Così lontano così vicino
di Emanuele Greco

Partenone, la modesta parcella dell’archistar

In tema di lavori pubblici, la documentazione principale viene, anche in questo caso, da Atene. Con le fonti, specialmente epigrafiche, che diventano non poche in età classica (V secolo a.C.) possiamo avere un’idea di come si stabilissero una serie di passaggi, compresi i costi (tra cui quello del lavoro) e i meccanismi messi in atto dalla città per controllare la realizzazione delle opere pubbliche in tutte le sue fasi. Non possiamo riferirci ad altro se non ai grandi lavori dell’acropoli ateniese, che oggi conosciamo bene anche grazie a ricerche recenti.

La trasparenza ateniese sui costi delle grandi opere. E un po’ di equità

Prima di procedere, sarà utile riepilogare brevemente la sequenza monetale con i suoi valori principali (non dimenticando che, anche questa, comporta differenze da una città all’altra del mondo greco). Partendo dal basso, abbiamo l’obolo che alla lettera significa spiedo (ricordo di una pratica di scambi precedente la nascita della moneta coniata), poi viene la dracma che vuol dire manciata (cioè quanti spiedi può impugnare una mano) pari a sei oboli, poi lo statere pari a due o a tre dracme, a seconda del sistema adottato. Da questo punto in poi, abbiamo i valori di conto, cioè valori che non corrispondono a moneta coniata (come il nostro milione, per esempio) che sono la mina pari a 100 dracme e il talento pari a 6000 dracme. Ma seguiamo il processo che porta alla esecuzione di un monumento; sull’acropoli di Atene si tratta soprattutto del Partenone e dell’Eretteo di cui possediamo informazioni rilevanti, in quanto la rendicontazione delle spese venne trascritta su marmo ed esposta, come esigeva la pratica del governo democratico, in modo che tutti i cittadini potessero essere informati sull’amministrazione del denaro pubblico.

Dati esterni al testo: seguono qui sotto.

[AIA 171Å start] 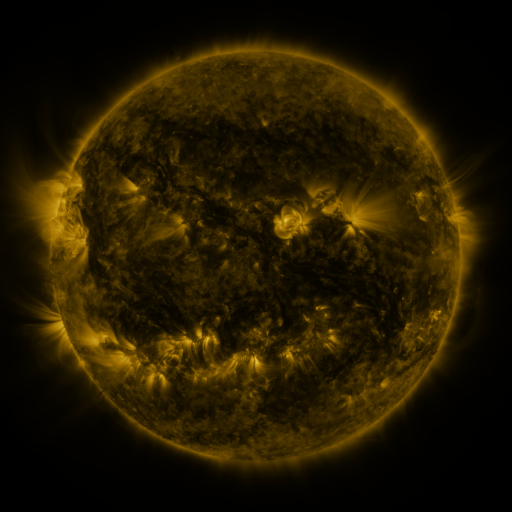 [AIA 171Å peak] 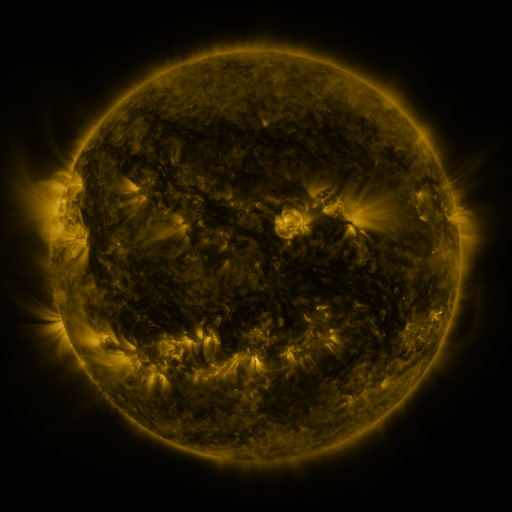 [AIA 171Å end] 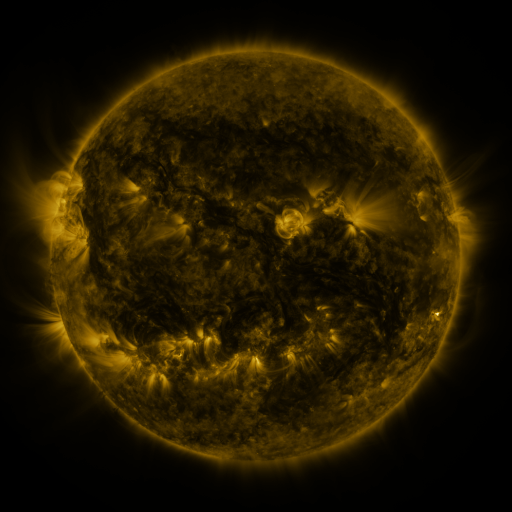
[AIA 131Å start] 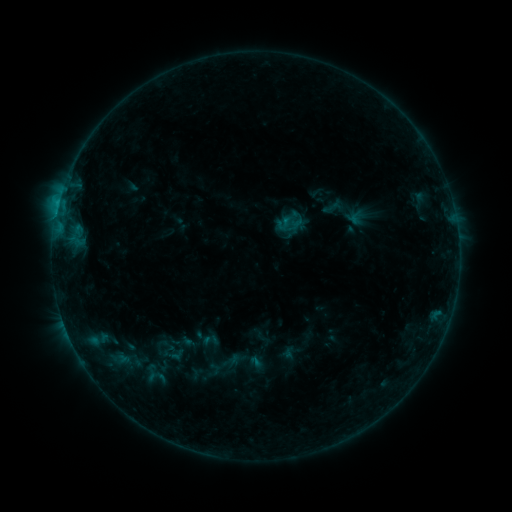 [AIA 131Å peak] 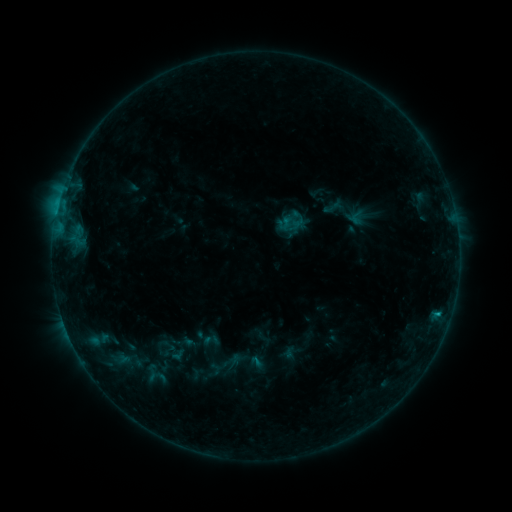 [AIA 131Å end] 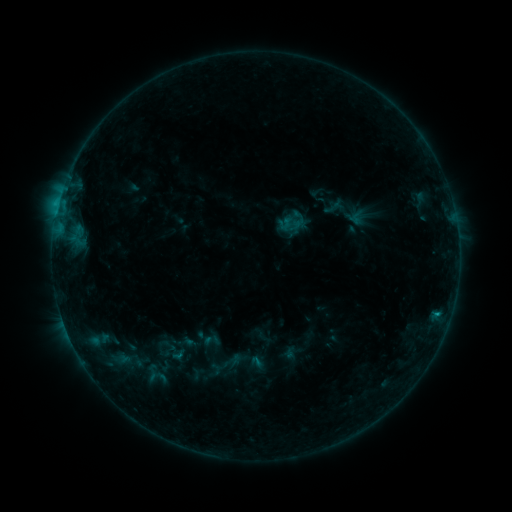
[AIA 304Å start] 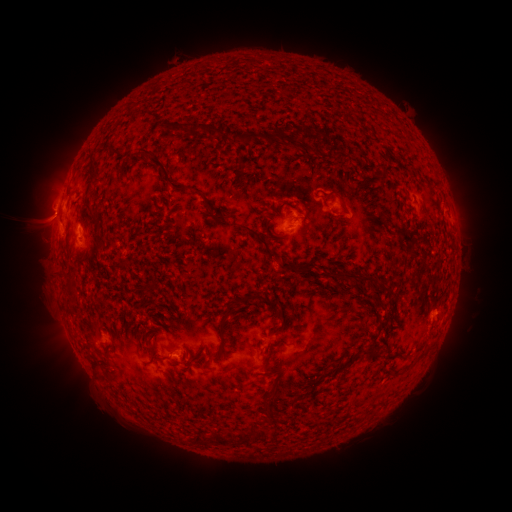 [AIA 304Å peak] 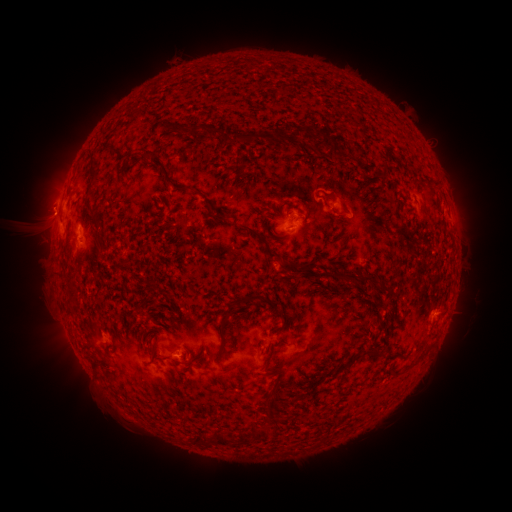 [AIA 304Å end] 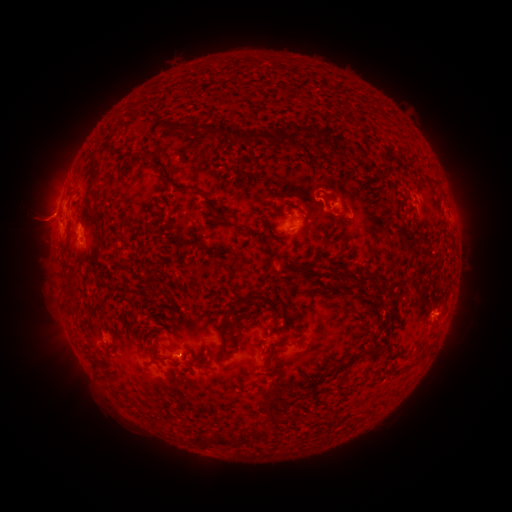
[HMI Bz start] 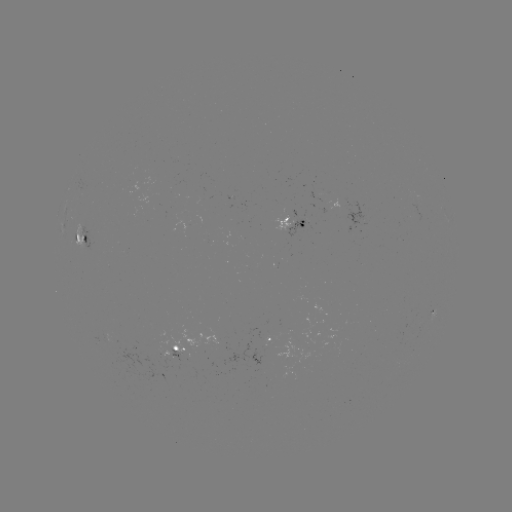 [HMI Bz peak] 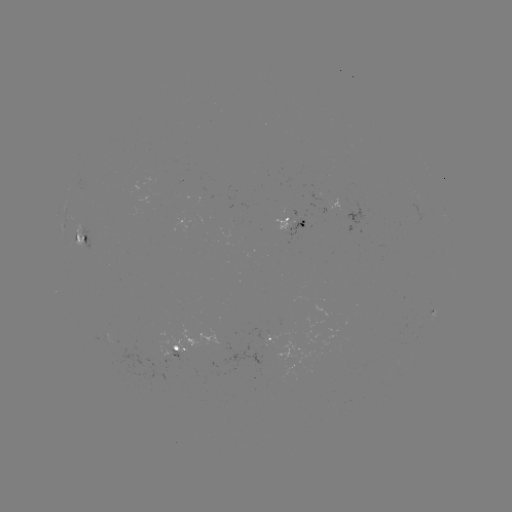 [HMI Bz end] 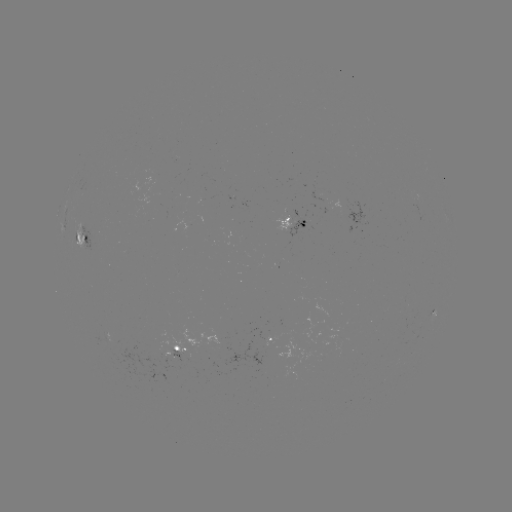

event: filament eruption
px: (430, 142)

All’inizio, la Città pubblica un bando con il quale annuncia la decisione presa dal Consiglio di costruire un dato monumento. Al bando rispondono gli architetti che presentano un progetto di massima, quasi uno schizzo. L’architetto che vince (lo chiamiamo il progettista) realizza un capitolato di spesa analitico gestito nella fase esecutiva da un gruppo coordinato da un architetto che chiamiamo capomastro. L’architetto-progettista viene pagato (non sappiamo quanto, ma, in almeno un caso, per sue inadempienze, ha dovuto pagare una salatissima multa). Architetto-capo mastro e operai specializzati ricevono una paga eguale, cioè una dracma al giorno (si tenga conto che un agnello o un mantello costavano 16 dracme, un paio di scarpe 8 dracme). Ma, mentre un operaio era pagato solo per il periodo in cui prestava la sua opera, in genere un mese (e dunque riceveva 30 dracme) il capomastro era pagato per tutto l’anno lavorativo con 300 dracme. A lavori conclusi una commissione speciale di supervisori valutava l’opera e controllava la correttezza delle spese.

Non dimentichiamo che, per attaccare Pericle politicamente, gli avversari trascinarono Fidia in tribunale accusandolo di per aver rubato parti dell’oro e dell’avorio di cui disponeva per realizzare la grande statua di Atena che fu collocata nel Partenone. Fidia si salvò emigrando.